Tasks to complete:
**A)** In the excerpt about the film The Natural, how much money did the film make?
**B)** Print the stretch of the excerpt about The Natural from "The Natural was" through "transform into gods.".

──────── Selected excerpt

16. The Natural (1984)
The book on which The Natural is based ends with a strikeout. The film ends, as Dave Zirin put it in my book, “with the ball hitting the goddamn lights.” Why did director Barry Levinson mandate such a change? Because the movies demand a happy ending, especially back in 1984, when the country was in a malaise and in need of some optimism. The Natural did what Reagan’s “Morning in America” ad did, offer eager audiences an imaginary return to postwar bliss. Yes, there are some reactionary elements to The Natural, which I detail in my book, but that’s part of baseball, a game that was nostalgic even in its early iterations. When more and more Americans were flooding to the cities, baseball offered a glimpse of our agrarian past.
The Natural was also a transformative film for the baseball movie genre. Prior to it, studio executives thought baseball movies were box-office poison. But with Robert Redford’s beautiful face on the poster, The Natural made $47 million and was nominated for four Oscars, including Supporting Actress (Glenn Close), Score (Randy Newman), and Cinematography (Caleb Deschanel). That’s the secret sauce of The Natural; its incredible roster of actors and craftspeople working at the top of their game. The film’s success paved the way for the baseball movie boom of the ‘80s and ‘90s, which encouraged the fandom of a generation of youngsters, like me, who were just learning about this great game. It expressed how baseball feels at its best, like a Greek myth transported to the modern age. It captures the exact moment, when the ball hits those goddamn lights, that men transform into gods.

────────────────
──────── Dataset rows

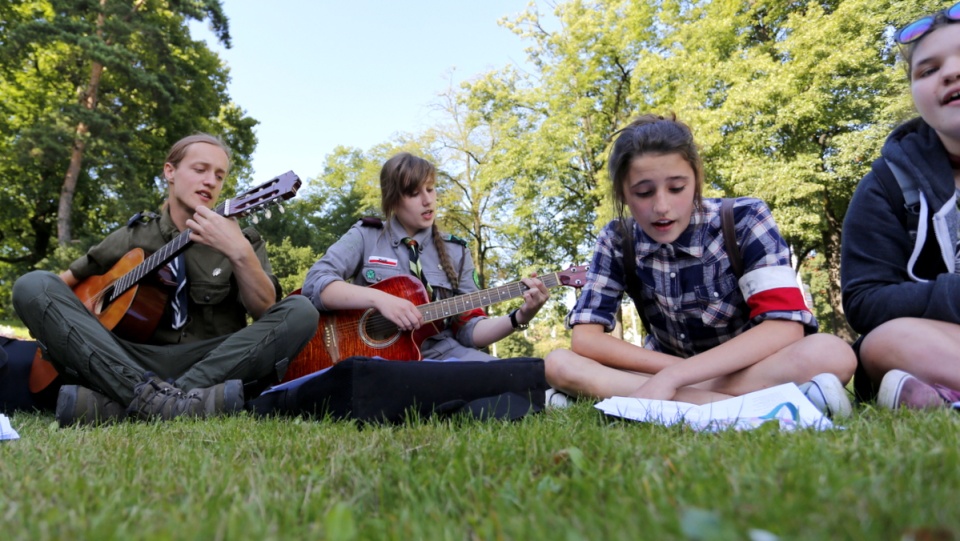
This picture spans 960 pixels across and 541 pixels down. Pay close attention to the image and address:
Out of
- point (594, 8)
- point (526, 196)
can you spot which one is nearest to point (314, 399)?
point (526, 196)

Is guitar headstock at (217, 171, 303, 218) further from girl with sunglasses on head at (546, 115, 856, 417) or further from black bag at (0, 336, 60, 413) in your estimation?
girl with sunglasses on head at (546, 115, 856, 417)

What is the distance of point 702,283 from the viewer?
3.12 meters

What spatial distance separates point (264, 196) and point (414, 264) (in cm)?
116

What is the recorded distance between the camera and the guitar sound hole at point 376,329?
4270 mm

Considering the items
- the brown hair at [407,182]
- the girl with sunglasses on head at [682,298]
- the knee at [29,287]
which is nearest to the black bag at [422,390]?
the girl with sunglasses on head at [682,298]

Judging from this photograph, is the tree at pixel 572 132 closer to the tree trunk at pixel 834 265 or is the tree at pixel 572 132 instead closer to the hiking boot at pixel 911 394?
the tree trunk at pixel 834 265

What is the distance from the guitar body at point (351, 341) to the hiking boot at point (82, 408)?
49.3 inches

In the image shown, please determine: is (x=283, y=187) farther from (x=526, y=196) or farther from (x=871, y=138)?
(x=526, y=196)

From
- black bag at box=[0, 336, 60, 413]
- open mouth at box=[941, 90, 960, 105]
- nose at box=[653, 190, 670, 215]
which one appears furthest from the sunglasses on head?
black bag at box=[0, 336, 60, 413]

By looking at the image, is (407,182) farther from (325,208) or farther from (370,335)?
(325,208)

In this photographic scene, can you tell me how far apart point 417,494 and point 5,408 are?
359 centimetres

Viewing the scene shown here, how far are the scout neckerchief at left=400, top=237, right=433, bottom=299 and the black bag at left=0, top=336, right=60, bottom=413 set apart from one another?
228 cm

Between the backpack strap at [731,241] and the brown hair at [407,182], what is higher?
the brown hair at [407,182]

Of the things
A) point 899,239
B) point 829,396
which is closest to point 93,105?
point 899,239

────────────────

Task results:
**A)** $47 million.

**B)**
The Natural was also a transformative film for the baseball movie genre. Prior to it, studio executives thought baseball movies were box-office poison. But with Robert Redford’s beautiful face on the poster, The Natural made $47 million and was nominated for four Oscars, including Supporting Actress (Glenn Close), Score (Randy Newman), and Cinematography (Caleb Deschanel). That’s the secret sauce of The Natural; its incredible roster of actors and craftspeople working at the top of their game. The film’s success paved the way for the baseball movie boom of the ‘80s and ‘90s, which encouraged the fandom of a generation of youngsters, like me, who were just learning about this great game. It expressed how baseball feels at its best, like a Greek myth transported to the modern age. It captures the exact moment, when the ball hits those goddamn lights, that men transform into gods.